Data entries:
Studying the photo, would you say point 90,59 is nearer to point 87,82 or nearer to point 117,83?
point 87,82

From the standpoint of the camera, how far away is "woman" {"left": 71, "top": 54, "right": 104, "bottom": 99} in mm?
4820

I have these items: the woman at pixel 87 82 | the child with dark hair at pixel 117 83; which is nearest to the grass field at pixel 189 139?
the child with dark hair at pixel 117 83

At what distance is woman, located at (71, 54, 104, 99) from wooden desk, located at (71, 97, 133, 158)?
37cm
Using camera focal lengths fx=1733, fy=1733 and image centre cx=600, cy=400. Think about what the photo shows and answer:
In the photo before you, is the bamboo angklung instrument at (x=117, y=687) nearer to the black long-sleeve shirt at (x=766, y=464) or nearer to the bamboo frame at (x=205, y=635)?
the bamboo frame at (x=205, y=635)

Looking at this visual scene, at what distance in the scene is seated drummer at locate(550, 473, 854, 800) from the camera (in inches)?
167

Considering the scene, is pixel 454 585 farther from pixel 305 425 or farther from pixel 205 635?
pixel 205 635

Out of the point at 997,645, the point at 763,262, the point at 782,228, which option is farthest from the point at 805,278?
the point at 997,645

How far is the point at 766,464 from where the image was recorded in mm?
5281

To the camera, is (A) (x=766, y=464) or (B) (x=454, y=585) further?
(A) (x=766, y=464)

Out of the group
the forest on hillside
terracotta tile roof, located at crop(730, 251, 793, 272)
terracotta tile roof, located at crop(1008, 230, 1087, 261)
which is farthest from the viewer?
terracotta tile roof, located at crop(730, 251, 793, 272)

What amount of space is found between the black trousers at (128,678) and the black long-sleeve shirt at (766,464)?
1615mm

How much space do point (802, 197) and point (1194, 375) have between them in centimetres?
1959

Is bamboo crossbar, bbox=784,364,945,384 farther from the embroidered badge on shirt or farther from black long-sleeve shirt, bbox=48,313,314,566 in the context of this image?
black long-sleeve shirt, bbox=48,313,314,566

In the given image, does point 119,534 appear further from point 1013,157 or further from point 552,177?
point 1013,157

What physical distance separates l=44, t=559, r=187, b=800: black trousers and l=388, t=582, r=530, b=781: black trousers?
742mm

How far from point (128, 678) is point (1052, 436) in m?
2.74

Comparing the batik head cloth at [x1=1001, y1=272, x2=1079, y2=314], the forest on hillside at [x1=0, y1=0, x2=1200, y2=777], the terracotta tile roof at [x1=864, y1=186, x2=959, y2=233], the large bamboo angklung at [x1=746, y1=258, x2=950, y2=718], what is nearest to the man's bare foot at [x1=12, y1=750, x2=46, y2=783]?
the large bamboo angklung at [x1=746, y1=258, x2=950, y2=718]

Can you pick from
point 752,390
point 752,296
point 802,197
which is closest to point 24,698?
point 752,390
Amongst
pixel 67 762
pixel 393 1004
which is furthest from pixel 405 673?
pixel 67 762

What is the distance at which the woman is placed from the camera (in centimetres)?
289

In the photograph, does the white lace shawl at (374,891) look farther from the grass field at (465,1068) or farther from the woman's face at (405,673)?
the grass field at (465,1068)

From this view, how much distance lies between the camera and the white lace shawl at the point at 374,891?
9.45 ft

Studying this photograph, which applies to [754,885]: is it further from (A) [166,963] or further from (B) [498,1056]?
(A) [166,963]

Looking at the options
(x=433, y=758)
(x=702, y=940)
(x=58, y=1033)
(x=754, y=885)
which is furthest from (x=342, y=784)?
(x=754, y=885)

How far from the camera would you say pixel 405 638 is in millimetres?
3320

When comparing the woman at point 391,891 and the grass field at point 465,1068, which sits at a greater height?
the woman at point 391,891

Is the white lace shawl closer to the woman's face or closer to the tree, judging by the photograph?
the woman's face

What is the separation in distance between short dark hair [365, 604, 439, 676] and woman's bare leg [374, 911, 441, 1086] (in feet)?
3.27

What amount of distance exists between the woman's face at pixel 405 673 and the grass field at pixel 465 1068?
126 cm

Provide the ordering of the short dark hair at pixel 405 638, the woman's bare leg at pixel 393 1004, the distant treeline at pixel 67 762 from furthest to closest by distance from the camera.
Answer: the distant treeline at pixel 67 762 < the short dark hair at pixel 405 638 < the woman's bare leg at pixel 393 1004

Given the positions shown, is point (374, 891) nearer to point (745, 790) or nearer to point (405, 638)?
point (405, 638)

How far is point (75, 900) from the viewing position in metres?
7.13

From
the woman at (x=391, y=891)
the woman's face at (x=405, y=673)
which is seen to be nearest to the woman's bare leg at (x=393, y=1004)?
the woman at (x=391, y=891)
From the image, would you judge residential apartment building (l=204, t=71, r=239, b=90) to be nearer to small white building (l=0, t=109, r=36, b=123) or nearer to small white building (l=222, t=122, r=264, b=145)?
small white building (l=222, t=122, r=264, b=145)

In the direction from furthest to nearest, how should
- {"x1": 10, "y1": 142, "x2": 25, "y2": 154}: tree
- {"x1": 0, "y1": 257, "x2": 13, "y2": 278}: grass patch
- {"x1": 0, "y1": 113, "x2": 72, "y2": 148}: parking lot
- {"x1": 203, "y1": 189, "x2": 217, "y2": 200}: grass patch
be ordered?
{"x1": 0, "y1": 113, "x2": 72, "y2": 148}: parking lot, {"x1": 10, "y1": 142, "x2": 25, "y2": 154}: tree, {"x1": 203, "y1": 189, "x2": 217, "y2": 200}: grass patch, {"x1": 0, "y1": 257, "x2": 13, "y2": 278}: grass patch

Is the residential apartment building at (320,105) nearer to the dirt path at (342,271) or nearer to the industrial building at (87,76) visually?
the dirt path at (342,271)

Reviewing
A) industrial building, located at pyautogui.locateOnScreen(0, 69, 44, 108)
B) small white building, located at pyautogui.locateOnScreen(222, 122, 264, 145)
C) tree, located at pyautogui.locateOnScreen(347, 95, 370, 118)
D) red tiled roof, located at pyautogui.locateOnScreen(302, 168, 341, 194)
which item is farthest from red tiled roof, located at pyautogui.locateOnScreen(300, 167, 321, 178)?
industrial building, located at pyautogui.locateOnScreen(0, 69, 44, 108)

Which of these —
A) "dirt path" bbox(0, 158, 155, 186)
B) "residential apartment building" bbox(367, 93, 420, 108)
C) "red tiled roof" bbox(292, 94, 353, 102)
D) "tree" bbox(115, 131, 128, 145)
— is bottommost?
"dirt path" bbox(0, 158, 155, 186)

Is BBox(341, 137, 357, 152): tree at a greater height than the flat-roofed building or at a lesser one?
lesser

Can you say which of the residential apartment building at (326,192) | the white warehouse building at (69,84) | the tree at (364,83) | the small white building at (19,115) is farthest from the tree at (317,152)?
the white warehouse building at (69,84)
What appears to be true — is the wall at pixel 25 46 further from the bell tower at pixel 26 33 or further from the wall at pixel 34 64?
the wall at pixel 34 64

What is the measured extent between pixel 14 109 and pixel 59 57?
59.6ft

*Given task*.
Repeat only the stretch of lines that begins at the line containing "Is BBox(341, 137, 357, 152): tree" and ends at the last line above, both included.

*Task result*.
Is BBox(341, 137, 357, 152): tree at a greater height than the flat-roofed building or at a lesser one?
lesser

Can you say which of the residential apartment building at (326,192) | the white warehouse building at (69,84) | the tree at (364,83) | the small white building at (19,115) is farthest from the tree at (317,152)?
the white warehouse building at (69,84)
What appears to be true — is the wall at pixel 25 46 further from the bell tower at pixel 26 33 or further from the wall at pixel 34 64?
the wall at pixel 34 64

What is the measured extent between pixel 14 109 and pixel 59 57?
59.6ft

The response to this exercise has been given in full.